Programs and projects
- Advocacy: OCCSYHN participates on committees, workgroups, and collaborations that impact children and youth with special health needs. We also provide data and expertise to inform administrators and policy-makers.
- Assessment and Evaluation collects, assesses, and disseminates data about the issues and interventions for Oregon's children with special health care needs.
- CaCoon is a home-visiting public health nursing program. Nurses across the state work with families to coordinate care for children and youth with special health care needs.
- Community-Based Autism ID Teams use local medical-educational teams to establish a single, valid, and timely evaluations for autism spectrum disorders. Teams determine both educational eligibility for autism services and a medical diagnosis for children up to age five, and refer families to appropriate services.
- Family Involvement is a partnership between families and professionals. The Family Involvement Program empowers families of children and youth with special health needs, and increases opportunities for those families to inform health care practice and policy.
- Learning Communities use video conferencing technology to discuss practice situations involving caring for children and youth with special health needs.

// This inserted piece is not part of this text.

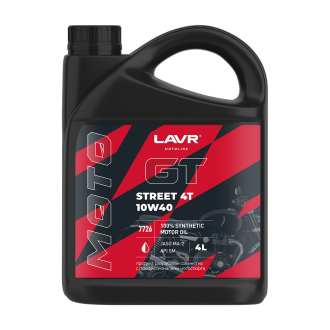 Моторное масло для мотоциклов LAVR GT STREET 4T 10W-40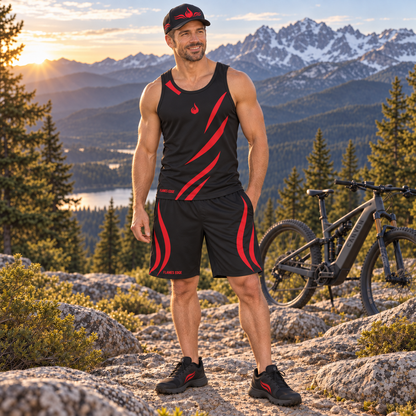 Flames Edge - Black - Unisex Tank Top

Participants teach and learn from each other.
- Medical Complexity Project is aimed at improving the quality of life for children with medical complexity, the wellbeing of their families, and the cost-effectiveness of their care, through innovative care and payment models.
- Shared Care Planning is a process for coordinating care. OCCYSHN contracts with partners around Oregon to implement shared care planning for children and youth with special health needs in their communities.
OCCYSHN's programs and projects advance Oregon's three Title V public health priorities for children and youth with special health care needs (CYSCHN):
- Medical Home: Improve cross-systems care coordination (between patient, family, health care providers, and other service providers) to support medical homes for CYSHCN.
- Transition from Pediatric to Adult Health Care: Increase the number of youth with special health care needs who receive services necessary to transition from pediatric to adult health care.
- Culturally and Linguistically Appropriate Services: Increase the number of CYSHCN and their families who receive culturally and linguistically appropriate care and services.